Some legal guidance in AI litigation. Back in the US, the federal case brought by a group of artists against Stability AI, the maker of the popular text-to-image Stable Diffusion model, provided some interesting insights. The Northern District of California judge overseeing the lawsuit issued his opinion dismissing most of the claims for now, but giving the artists an opportunity to try again. Here are three core takeaways:
- As expected, the court allowed the artists to go forward on the theory that the use of their registered copyrighted works to train the Stable Diffusion model violated the artists’ copyright interests. These “training data” claims are the most popular theory of infringement in the current crop of generative AI cases.

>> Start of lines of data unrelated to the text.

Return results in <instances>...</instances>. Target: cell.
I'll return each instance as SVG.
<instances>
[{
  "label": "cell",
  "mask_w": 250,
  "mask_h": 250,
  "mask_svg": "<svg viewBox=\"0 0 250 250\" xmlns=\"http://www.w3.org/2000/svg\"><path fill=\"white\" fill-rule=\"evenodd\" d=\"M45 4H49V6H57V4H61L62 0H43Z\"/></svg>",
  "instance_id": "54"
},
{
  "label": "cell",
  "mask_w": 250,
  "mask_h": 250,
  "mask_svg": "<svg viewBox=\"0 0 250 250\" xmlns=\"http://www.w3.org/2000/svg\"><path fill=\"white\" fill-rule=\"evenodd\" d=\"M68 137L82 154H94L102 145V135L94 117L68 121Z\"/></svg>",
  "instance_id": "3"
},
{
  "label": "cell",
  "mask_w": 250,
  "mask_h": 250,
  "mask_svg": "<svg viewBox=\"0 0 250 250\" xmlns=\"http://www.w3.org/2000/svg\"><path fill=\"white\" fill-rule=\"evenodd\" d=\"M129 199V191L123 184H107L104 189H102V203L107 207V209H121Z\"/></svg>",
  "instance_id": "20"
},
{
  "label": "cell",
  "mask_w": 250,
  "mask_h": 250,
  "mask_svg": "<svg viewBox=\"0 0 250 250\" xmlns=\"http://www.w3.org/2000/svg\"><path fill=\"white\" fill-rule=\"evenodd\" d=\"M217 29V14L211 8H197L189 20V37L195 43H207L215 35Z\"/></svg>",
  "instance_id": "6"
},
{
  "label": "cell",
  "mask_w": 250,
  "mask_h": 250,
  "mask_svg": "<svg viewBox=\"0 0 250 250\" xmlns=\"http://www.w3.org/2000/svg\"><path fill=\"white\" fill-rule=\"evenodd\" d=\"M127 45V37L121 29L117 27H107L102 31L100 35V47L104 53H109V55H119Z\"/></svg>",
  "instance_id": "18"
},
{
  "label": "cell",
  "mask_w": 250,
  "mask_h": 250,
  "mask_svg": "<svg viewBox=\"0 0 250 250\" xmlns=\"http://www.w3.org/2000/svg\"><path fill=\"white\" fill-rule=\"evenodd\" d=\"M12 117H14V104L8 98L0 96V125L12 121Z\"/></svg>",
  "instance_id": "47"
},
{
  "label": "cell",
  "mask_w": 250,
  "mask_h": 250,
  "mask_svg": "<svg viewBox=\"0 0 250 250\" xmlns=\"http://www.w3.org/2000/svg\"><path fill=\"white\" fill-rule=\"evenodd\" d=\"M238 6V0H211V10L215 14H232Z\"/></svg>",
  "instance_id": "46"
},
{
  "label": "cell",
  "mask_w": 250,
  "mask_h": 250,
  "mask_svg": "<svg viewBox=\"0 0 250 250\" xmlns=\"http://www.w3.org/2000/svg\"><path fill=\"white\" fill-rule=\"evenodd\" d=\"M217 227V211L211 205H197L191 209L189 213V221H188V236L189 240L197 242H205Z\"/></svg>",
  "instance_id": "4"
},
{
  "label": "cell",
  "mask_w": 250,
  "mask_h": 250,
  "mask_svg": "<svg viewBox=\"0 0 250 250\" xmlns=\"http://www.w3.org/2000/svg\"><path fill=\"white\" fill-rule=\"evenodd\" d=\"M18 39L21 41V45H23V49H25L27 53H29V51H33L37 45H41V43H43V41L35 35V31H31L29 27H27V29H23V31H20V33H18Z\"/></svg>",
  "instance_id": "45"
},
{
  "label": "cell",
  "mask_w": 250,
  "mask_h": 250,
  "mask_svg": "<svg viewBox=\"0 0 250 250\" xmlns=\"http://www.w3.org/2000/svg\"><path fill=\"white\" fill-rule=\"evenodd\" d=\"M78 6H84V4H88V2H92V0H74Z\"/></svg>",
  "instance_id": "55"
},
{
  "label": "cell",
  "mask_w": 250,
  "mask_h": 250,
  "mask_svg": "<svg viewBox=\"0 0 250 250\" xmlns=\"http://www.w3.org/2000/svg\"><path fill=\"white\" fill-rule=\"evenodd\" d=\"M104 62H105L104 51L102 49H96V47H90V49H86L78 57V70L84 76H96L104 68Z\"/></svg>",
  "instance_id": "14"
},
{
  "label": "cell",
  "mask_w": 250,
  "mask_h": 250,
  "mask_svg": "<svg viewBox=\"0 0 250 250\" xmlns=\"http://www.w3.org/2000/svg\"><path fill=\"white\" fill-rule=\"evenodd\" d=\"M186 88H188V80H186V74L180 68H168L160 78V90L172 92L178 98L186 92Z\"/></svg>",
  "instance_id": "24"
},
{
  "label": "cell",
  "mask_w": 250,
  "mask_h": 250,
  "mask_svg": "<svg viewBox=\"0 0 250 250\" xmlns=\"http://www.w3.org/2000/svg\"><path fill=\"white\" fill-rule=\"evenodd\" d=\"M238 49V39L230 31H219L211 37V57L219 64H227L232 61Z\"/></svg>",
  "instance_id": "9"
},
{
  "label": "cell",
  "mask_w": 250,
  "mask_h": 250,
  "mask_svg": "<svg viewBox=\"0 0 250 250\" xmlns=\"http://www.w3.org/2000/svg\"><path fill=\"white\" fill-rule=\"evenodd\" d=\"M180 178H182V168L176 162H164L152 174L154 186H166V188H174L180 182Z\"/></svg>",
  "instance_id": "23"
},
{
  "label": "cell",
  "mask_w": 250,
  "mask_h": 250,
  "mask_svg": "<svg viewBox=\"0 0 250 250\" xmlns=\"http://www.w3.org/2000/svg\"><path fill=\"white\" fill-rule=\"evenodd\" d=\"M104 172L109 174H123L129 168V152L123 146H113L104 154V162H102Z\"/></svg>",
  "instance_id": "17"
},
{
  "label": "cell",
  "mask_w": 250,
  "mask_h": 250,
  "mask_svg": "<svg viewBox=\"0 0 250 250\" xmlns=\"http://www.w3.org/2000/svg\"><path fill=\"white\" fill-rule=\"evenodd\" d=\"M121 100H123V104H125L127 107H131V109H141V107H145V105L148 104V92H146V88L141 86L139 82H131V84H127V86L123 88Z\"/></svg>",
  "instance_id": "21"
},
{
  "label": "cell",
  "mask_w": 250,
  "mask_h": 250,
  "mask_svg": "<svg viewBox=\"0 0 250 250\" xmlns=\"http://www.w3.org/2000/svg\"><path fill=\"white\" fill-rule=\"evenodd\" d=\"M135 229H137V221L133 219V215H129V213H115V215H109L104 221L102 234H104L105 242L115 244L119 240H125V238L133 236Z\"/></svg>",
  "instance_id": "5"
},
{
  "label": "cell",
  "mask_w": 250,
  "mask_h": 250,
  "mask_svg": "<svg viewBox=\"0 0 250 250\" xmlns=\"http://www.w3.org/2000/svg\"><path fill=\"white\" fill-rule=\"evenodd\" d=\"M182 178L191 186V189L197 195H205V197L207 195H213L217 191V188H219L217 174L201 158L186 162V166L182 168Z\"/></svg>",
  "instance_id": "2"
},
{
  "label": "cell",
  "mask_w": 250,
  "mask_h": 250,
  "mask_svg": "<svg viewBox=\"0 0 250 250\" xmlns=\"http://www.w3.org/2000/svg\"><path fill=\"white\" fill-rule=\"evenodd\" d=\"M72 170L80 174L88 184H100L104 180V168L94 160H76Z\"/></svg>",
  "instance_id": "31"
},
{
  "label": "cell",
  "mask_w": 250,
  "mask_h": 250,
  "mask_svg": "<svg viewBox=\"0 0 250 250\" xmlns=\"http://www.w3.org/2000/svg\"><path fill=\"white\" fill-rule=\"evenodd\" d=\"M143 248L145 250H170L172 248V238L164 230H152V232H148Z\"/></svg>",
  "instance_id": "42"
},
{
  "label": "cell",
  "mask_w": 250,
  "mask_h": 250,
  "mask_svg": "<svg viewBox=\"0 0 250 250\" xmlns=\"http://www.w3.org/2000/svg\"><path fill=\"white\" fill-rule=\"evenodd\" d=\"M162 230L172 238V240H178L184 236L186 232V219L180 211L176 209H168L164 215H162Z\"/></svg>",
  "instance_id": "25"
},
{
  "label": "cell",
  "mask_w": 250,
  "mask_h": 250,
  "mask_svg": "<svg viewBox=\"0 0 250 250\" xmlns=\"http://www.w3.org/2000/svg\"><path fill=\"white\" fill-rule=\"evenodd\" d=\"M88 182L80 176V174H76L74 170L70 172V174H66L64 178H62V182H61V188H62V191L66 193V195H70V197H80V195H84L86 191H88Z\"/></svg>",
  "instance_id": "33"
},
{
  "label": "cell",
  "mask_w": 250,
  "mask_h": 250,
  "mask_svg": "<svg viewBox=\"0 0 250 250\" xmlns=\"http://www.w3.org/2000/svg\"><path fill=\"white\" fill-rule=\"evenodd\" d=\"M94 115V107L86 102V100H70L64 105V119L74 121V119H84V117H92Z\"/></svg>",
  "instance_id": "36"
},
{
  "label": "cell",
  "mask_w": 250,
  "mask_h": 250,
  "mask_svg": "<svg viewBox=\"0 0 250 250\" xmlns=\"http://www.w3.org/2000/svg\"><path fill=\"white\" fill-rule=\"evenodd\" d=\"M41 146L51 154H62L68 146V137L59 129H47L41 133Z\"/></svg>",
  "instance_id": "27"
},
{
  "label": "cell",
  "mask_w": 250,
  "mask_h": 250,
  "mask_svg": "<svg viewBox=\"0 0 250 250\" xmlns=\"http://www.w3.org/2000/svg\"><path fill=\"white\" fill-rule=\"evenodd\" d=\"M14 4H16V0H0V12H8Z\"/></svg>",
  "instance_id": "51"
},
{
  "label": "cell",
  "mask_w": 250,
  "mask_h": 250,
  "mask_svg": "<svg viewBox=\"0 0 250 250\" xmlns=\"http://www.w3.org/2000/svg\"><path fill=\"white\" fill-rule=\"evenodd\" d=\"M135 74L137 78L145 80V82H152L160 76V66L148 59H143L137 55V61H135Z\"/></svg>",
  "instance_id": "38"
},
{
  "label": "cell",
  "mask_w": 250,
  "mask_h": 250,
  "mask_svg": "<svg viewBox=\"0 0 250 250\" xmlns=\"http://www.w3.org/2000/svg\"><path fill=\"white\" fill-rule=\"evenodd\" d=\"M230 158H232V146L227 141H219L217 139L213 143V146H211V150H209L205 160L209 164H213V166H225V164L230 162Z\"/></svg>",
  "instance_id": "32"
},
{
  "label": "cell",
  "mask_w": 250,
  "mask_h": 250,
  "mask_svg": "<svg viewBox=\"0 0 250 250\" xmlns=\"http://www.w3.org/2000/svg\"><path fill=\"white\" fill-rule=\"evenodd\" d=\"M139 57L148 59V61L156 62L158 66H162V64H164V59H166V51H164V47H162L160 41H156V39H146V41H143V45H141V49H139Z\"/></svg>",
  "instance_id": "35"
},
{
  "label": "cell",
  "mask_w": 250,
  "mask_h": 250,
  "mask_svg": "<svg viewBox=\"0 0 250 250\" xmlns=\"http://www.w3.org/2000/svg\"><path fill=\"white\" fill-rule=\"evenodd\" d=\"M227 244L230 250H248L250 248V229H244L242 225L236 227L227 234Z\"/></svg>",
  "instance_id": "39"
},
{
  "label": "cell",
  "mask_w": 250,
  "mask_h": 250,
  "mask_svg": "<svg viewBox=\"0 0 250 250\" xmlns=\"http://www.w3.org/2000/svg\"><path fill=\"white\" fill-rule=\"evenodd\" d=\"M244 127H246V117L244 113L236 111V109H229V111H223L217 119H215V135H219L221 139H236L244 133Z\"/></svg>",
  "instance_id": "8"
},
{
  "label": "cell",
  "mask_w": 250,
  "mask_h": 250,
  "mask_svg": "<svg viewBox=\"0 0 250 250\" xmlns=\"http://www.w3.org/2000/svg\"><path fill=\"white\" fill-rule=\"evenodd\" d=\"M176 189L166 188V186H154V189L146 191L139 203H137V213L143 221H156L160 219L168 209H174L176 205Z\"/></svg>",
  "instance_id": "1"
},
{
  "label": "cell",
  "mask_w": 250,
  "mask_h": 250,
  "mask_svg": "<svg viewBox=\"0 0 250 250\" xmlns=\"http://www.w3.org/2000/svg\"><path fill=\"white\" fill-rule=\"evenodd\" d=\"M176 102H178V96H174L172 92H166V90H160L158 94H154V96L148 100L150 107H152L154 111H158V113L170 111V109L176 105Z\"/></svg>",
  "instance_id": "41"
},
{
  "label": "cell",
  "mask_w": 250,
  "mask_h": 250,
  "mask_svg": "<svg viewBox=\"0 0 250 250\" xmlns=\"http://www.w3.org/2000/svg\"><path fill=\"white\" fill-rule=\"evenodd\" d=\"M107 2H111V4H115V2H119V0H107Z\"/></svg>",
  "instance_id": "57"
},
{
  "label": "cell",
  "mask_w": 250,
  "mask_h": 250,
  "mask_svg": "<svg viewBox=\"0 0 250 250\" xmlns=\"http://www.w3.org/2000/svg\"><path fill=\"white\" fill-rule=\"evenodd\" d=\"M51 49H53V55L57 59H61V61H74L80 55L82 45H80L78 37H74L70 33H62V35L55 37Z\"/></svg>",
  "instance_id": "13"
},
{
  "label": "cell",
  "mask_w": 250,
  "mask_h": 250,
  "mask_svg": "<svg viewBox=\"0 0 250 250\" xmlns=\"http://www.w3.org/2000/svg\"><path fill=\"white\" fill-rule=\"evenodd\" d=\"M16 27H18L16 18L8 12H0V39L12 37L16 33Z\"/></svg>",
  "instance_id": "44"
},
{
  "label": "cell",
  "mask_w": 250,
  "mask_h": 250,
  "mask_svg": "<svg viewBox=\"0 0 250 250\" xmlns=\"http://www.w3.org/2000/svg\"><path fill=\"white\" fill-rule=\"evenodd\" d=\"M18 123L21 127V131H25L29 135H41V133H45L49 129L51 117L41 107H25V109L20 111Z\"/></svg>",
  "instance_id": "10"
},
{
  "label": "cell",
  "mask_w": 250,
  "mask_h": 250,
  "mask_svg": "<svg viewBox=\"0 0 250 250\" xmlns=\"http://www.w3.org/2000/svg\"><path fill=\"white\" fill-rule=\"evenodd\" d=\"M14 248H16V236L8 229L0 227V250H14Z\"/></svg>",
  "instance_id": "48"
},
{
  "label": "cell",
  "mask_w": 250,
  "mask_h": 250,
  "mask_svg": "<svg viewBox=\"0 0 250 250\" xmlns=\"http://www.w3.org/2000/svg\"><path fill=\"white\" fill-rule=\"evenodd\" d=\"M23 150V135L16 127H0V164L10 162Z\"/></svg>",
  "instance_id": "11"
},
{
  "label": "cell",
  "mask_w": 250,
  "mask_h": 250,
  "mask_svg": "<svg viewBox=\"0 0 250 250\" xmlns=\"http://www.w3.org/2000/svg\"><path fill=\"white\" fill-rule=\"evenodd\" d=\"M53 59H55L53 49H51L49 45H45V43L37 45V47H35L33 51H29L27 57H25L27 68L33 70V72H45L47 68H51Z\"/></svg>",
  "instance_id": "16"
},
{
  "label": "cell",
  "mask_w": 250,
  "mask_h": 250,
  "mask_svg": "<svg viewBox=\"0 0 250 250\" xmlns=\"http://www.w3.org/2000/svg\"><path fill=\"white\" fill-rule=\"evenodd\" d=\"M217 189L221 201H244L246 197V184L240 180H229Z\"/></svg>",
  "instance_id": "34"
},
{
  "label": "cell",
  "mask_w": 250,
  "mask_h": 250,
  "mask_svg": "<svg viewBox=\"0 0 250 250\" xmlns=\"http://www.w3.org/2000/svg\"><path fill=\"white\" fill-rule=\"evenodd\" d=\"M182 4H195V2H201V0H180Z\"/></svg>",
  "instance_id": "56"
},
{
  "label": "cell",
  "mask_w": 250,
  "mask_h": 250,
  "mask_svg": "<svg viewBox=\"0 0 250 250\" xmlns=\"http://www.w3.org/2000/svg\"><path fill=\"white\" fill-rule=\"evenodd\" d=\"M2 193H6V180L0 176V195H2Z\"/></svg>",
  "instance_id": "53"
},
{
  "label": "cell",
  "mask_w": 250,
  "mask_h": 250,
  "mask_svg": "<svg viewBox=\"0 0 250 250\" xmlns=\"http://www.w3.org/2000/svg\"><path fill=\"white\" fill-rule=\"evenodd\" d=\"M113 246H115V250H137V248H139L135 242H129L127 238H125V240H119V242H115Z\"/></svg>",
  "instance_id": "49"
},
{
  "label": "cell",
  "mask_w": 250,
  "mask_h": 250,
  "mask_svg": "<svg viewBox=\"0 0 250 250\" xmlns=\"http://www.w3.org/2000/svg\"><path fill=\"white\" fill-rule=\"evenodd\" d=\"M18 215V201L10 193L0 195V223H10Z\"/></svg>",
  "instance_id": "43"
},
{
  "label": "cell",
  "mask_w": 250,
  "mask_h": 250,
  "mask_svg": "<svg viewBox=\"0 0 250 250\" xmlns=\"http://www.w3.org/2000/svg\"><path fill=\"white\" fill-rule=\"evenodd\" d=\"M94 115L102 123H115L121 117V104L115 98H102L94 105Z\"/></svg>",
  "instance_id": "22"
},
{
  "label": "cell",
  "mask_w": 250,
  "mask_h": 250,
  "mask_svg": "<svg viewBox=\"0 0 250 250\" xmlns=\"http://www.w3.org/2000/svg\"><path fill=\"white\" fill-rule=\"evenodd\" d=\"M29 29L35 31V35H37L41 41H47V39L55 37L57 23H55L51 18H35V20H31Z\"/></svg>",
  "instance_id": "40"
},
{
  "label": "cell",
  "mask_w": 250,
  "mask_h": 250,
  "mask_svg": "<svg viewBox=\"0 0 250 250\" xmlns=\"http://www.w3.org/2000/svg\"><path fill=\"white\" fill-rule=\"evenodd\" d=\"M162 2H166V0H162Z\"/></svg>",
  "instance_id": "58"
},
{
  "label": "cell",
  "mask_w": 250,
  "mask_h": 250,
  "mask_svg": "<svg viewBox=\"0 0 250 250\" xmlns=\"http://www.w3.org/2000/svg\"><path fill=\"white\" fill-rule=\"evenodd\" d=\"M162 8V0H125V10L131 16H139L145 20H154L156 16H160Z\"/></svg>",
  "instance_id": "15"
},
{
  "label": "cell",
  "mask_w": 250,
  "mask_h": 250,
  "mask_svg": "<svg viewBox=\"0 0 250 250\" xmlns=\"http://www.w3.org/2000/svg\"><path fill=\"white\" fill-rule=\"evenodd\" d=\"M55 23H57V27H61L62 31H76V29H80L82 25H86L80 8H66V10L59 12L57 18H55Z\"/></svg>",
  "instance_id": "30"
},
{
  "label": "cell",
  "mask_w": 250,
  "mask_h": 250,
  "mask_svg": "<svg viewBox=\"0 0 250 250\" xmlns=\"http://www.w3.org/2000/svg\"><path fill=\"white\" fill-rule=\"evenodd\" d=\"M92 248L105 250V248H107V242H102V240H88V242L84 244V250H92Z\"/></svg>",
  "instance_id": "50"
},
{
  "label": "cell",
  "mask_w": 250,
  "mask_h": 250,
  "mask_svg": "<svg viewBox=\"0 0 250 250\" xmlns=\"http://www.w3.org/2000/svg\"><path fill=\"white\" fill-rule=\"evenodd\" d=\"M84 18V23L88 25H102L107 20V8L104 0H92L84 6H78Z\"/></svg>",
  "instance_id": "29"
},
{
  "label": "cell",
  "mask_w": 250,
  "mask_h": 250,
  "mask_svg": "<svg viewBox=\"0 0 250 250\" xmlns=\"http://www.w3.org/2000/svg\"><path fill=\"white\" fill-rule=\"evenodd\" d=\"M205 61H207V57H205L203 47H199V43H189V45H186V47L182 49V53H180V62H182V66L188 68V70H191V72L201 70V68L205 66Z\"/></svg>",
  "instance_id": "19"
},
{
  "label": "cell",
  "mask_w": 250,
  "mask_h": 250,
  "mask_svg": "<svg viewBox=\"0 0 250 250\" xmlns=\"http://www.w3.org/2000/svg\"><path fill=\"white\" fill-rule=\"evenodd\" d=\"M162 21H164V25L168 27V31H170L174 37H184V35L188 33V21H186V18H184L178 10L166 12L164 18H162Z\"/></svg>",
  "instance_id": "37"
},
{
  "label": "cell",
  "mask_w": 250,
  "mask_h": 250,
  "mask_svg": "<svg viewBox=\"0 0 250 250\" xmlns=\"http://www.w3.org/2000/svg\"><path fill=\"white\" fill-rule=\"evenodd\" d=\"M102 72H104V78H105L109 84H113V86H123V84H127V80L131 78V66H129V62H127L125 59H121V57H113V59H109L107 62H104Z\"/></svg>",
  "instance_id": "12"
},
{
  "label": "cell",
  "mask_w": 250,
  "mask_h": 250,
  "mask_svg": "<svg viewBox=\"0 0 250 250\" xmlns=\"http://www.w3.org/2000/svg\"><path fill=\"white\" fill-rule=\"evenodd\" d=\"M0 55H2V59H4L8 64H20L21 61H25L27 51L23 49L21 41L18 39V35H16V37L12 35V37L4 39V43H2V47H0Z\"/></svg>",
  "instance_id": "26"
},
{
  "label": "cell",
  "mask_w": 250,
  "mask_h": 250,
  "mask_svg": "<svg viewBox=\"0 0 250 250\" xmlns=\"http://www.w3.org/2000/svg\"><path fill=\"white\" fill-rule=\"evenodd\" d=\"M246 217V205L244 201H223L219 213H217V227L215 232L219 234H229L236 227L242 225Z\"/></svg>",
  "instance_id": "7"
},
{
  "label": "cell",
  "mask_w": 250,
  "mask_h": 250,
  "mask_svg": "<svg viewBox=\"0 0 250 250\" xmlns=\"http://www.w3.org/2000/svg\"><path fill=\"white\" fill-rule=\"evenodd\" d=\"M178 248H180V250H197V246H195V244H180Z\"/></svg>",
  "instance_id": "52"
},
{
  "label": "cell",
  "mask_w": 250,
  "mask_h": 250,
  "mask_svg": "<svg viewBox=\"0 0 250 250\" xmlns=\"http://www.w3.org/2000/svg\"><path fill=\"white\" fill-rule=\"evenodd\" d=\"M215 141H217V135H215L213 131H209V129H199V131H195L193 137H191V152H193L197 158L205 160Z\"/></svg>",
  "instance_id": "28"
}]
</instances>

- On the flip side, the court dealt a blow to one of the artists’ most ambitious copyright theories: that every output Stable Diffusion synthetizes is, by definition, an infringing “derivative work” of copyrighted images in the training data. The court seemed persuaded that a generated output must still be substantially similar to a copyrighted work (the classic test for copyright infringement) before it is deemed a “derivative work.”
- Lastly, for the right-to-publicity claim, the court stressed that the named plaintiff artists had to show that Stability AI used their individual names—not the names of other artists or artistic styles generally—to advertise or promote the Stable Diffusion service. That kind of showing is a big and difficult task in most cases.
What we’re reading: A start-up named Vectara recently published a “Hallucination Leaderboard,” attempting to evaluate how often the leading large language models hallucinate under simulated conditions. Vectara prompted each LLM to summarize 1,000 short news documents and counted how made-up facts were included. The winner? GPT-4, with a hallucination rate of 3%. The worst performer? Google’s Palm-Chat, with a 27% rate. But that was an outlier: Most of the models tested had rates in the mid-to-high single digits. Still, in the knowledge business, even a single-digit percentage of factual inaccuracy may not be good enough.